Редко, совсем редко вы оставались вдвоем. У тебя была милая, тоже юная подруга, но с каким-то странным заскоком: она постоянно рвалась выдавать свое мнение за твое. Ему даже неловко вспоминать, в какое бешенство его это приводило. Говорят, подобная черта присуща трибунам и политиканам. К сожалению, не только им.
Хорошо, что играет оркестр.
— Разрешите?
Плавный наклон головы. Ты вообще все делаешь плавно. В тебе нет углов. Лишь округлые линии, как бы подернутые туманом задумчивости. Пожалуй, это несколько витиевато, и потом — красит ли плавность в наше время безоглядных темпов? Но ты всегда представлялась ему именно такой. И тут ничего не поделаешь.
Ах, эти быстрые модные танцы, когда танцуешь порознь, каждый сам по себе, когда партнер только подразумевается — как пламя костра в электрокамине. Любопытная штука: волнуемся из-за того, что уменьшается тяга к общению, и вместе с тем создаем музыку, разъединяющую людей. Родив парадокс, сами живем под его диктовку.
Однажды после танцев вы пошли купаться. Днем на пляже людно, не протолкнуться, теперь же все выглядело по-иному. Рассеянный свет луны и расположенных поодаль неоновых светильников окрашивали берег в загадочные, таинственные тона; тишину баюкал мерный плеск волн. Сиюминутность людского бытия придает и окружающему некую сиюминутность. Ночью же от моря веяло вечностью, в которой легко тонули любые ваши устремления, заботы.
— Смотри!
Он посмотрел. Песок пляжа, покинутого людьми, продолжал хранить бесчисленные следы их ног. Следы разветвлялись, наслаивались друг на друга, ложились вкривь и вкось — как людские судьбы, настигнутые войной или стихийным бедствием. Огромное пространство, усеянное чернеющими провалами, как-то скорбно стыло в безмолвии ночи.
Вам расхотелось купаться.

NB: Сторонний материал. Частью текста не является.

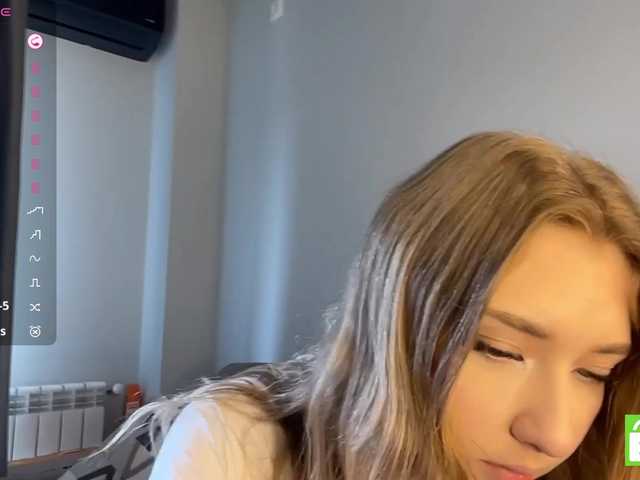 TyeshaDirksen live cam on BongaCams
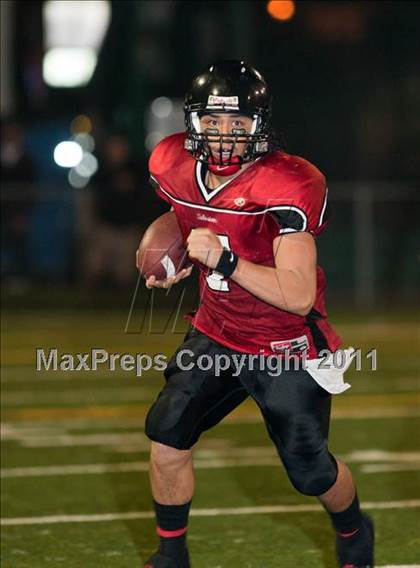 Thumbnail 1 in Middletown vs. Salesian (CIF NCS D4 Final) photogallery.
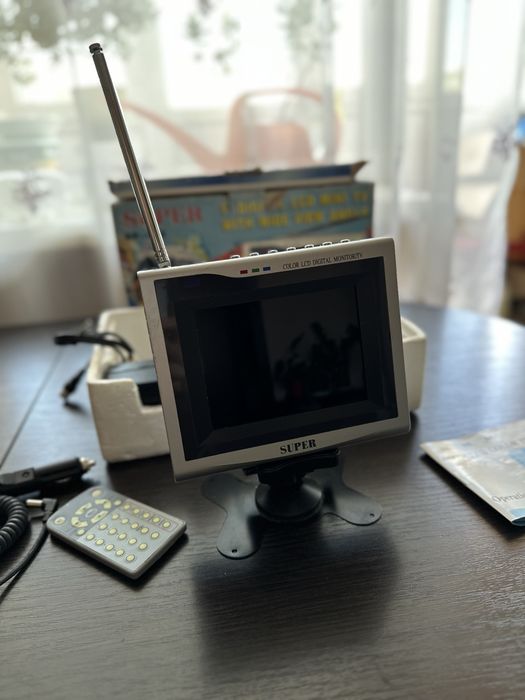 Міні телевізор Super 5* LCD color television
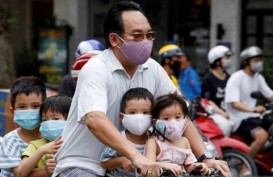 Lambatnya Vaksinasi Vietnam Ancam Pertumbuhan Ekonomi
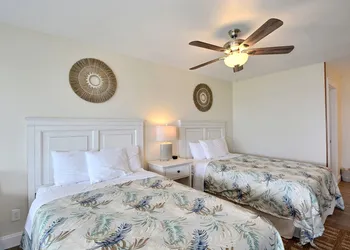 Lighthouse View Oceanfront Lodging hotel thumbnail 8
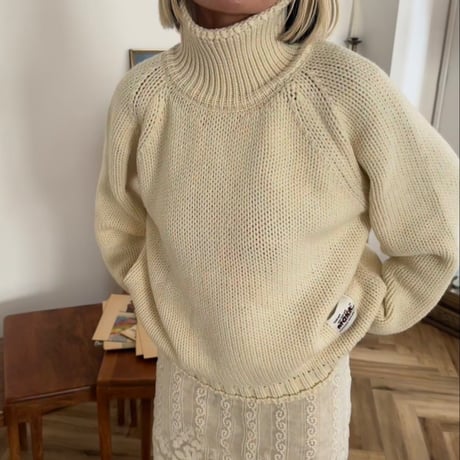 low gauge knit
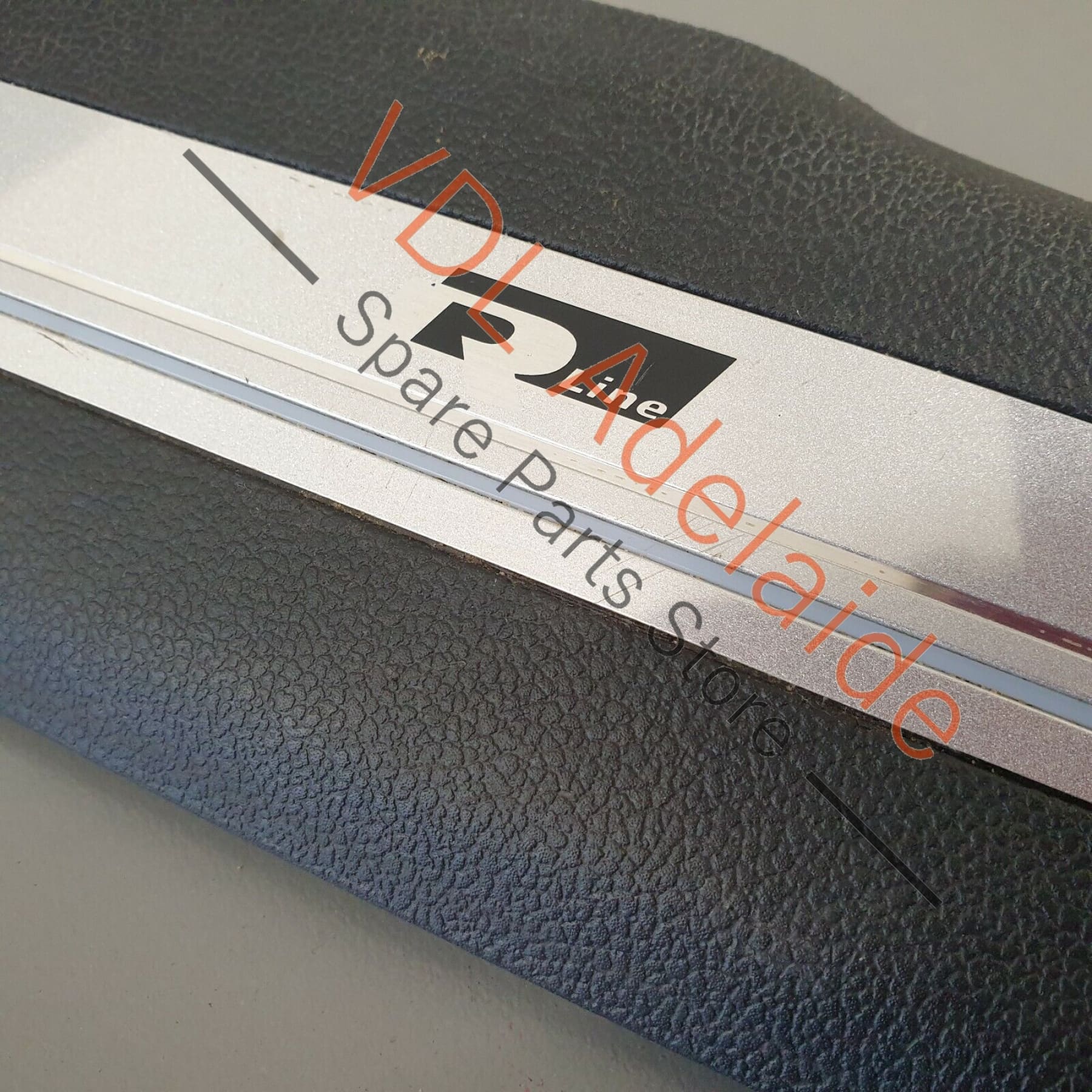 VW Tiguan R Mk2 5NA Allspace Front Right Door Sill Trim Strip 5NN853370 JES3 - Image 2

Присев прямо на песок и уронив голову на колени, ты долго смотрела то на волны, набегавшие на берег, то на светящиеся изнутри коробки разбросанных вдоль побережья отелей. От тебя веяло морем. Ты была в миллионы раз юней, чем оно, и всего вдвое, чем он. Но если морю это казалось сущим пустяком, то ему так не казалось.
Вроде бы он неплохо плавает. И все же: можно ли плыть против течения собственных лет?
Покоясь в кресле самолета, он беспомощно озирает те минувшие дни, которые исчезли, растворились, сгорели, как капельки росы на солнечном костре. Трудно что-то выделить, на чем-то остановиться: жизнь тогда была без резких поворотов, углов, столь же плавна и одухотворена, как ты сама. Он радовался тебе, как все живое радуется рассвету.
— Забавно, — думал он вслух.
— Что забавно? — ты поворачивала к нему непонимающее лицо.
— Да все!
Вот тебе и пожалуйста, — улыбалась ты.
Удивляясь тому, что происходит с ним, он повторял частенько «забавно, забавно», и ты, кажется, догадывалась, что он имеет в виду. Ваш отпуск на Черноморском побережье — об этом не говорилось прежде, поскольку не было необходимости, а теперь такая необходимость появилась — ваш отпуск заканчивался и вами овладевала грусть по дому, по всему, что с ним связано. Выдумывались всякие отвлекающие игры; в одной из них с причудливым названием «мокау» проигравший исполнял желание выигравшего. И тогда ты пела, потому что везло ему одному.